> _Objective_: Reproduce the items verbatim from the first one through the line containing "2050 centimetres", including both ends, and leave the pictures out of your copy.

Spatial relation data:

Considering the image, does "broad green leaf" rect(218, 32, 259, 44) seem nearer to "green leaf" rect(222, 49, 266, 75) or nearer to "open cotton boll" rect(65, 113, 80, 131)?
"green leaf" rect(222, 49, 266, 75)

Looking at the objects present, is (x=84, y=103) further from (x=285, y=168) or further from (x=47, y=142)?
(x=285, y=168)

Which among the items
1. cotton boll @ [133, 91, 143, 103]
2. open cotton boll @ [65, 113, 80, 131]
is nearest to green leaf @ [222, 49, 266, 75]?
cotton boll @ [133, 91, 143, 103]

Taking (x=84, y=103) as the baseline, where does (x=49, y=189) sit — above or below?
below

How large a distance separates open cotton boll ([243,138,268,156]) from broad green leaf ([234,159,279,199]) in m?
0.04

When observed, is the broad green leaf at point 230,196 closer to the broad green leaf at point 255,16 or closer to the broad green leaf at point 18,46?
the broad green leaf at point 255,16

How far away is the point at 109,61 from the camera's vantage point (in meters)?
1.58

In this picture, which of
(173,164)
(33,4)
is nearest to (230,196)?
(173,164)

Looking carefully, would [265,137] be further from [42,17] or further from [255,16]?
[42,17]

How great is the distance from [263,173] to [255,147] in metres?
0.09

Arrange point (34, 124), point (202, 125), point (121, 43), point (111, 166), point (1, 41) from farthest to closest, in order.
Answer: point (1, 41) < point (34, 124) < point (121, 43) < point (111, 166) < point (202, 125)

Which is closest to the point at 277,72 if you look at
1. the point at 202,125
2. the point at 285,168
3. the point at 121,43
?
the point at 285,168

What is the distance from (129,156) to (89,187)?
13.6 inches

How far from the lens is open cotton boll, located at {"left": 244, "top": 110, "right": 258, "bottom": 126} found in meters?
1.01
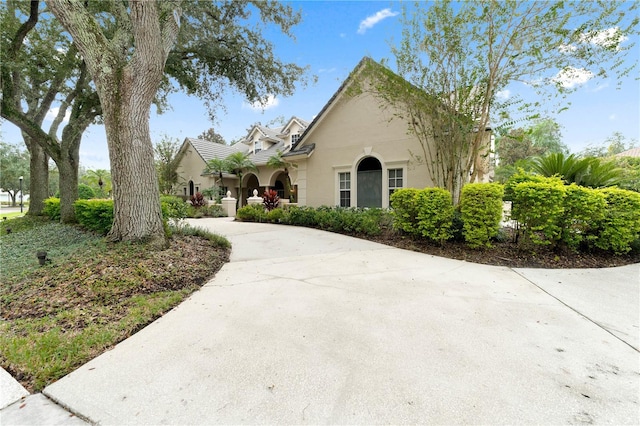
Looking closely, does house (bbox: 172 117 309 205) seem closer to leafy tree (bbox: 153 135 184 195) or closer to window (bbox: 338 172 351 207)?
leafy tree (bbox: 153 135 184 195)

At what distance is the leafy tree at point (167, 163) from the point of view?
2050 centimetres

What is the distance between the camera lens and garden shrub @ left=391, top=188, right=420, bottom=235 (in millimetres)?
6532

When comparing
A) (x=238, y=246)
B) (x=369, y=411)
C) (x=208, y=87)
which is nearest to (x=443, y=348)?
(x=369, y=411)

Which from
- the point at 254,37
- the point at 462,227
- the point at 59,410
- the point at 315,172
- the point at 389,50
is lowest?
the point at 59,410

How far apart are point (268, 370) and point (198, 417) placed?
562 mm

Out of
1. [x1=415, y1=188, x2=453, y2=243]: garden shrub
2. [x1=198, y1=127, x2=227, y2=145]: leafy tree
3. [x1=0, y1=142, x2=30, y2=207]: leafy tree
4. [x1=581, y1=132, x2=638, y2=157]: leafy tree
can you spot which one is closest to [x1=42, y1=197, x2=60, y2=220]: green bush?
[x1=415, y1=188, x2=453, y2=243]: garden shrub

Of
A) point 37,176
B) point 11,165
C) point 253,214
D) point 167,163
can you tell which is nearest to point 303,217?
point 253,214

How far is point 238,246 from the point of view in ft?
22.3

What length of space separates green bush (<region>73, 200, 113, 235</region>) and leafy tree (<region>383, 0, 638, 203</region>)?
8.73m

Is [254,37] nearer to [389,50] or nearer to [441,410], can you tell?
[389,50]

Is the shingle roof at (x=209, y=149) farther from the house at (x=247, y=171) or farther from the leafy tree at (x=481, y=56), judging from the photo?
the leafy tree at (x=481, y=56)

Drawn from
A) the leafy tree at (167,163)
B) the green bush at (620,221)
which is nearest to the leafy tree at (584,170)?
the green bush at (620,221)

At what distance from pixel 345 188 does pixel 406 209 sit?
4470mm

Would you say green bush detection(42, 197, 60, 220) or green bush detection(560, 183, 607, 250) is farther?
green bush detection(42, 197, 60, 220)
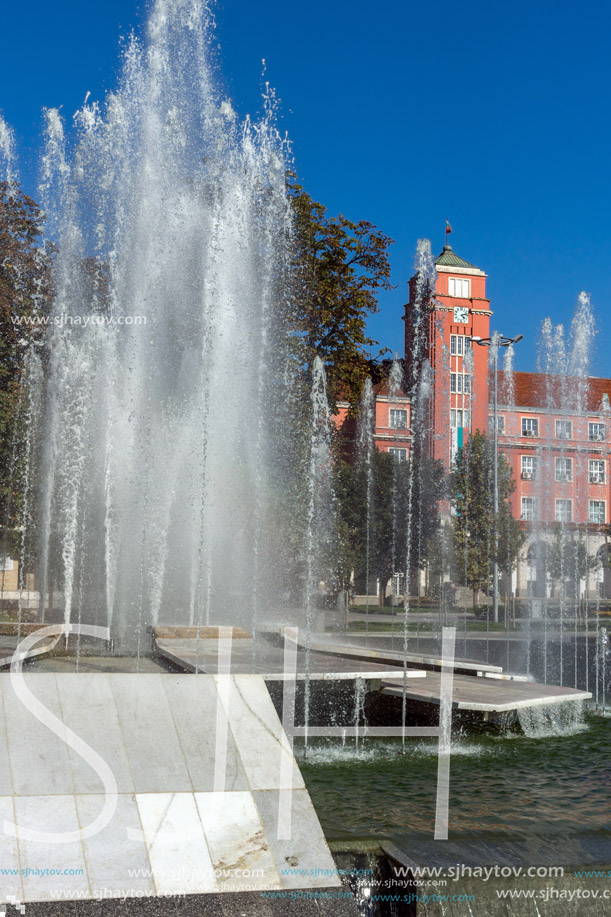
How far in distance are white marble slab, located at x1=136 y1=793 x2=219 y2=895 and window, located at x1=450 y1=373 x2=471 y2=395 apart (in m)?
50.6

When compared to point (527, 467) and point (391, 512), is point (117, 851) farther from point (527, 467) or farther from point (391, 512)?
point (527, 467)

> _Exercise answer_:
Considering the image, does "broad green leaf" rect(218, 32, 259, 44) seem nearer to "green leaf" rect(222, 49, 266, 75) or nearer to "open cotton boll" rect(65, 113, 80, 131)?
"green leaf" rect(222, 49, 266, 75)

Looking at the objects present, is (x=84, y=103) further from (x=285, y=168) or further from (x=47, y=142)?
(x=285, y=168)

Which among the items
1. cotton boll @ [133, 91, 143, 103]
2. open cotton boll @ [65, 113, 80, 131]
is nearest to green leaf @ [222, 49, 266, 75]?
cotton boll @ [133, 91, 143, 103]

Taking (x=84, y=103) as the baseline, where does (x=49, y=189) sit — above or below?
below

How large a distance separates open cotton boll ([243,138,268,156]) from broad green leaf ([234,159,279,199]) in m?
0.04

When observed, is the broad green leaf at point 230,196 closer to the broad green leaf at point 255,16 or closer to the broad green leaf at point 18,46?
the broad green leaf at point 255,16

How far away is the point at 109,61 from the camera's vantage point (in meters)?
1.58

In this picture, which of
(173,164)
(33,4)
is nearest to (230,196)?
(173,164)

Looking carefully, would [265,137] be further from [42,17] or further from [255,16]?
[42,17]

How great is the distance from [263,173] to [255,147] in metres?
0.09

Arrange point (34, 124), point (202, 125), point (121, 43), point (111, 166), point (1, 41) from farthest to closest, in order.
Answer: point (1, 41) < point (34, 124) < point (121, 43) < point (111, 166) < point (202, 125)

Which is closest to the point at 277,72 if you look at
1. the point at 202,125
2. the point at 285,168
3. the point at 121,43
?
the point at 285,168

What is the distance from (129,156) to (89,187)?
13.6 inches

How far from the lens is open cotton boll, located at {"left": 244, "top": 110, "right": 258, "bottom": 126} found in meters?
1.01
Looking closely, does house (bbox: 172 117 309 205) seem closer to leafy tree (bbox: 153 135 184 195) or closer to window (bbox: 338 172 351 207)?
leafy tree (bbox: 153 135 184 195)

At what distance is the leafy tree at point (167, 163) from the point of view?
2050 centimetres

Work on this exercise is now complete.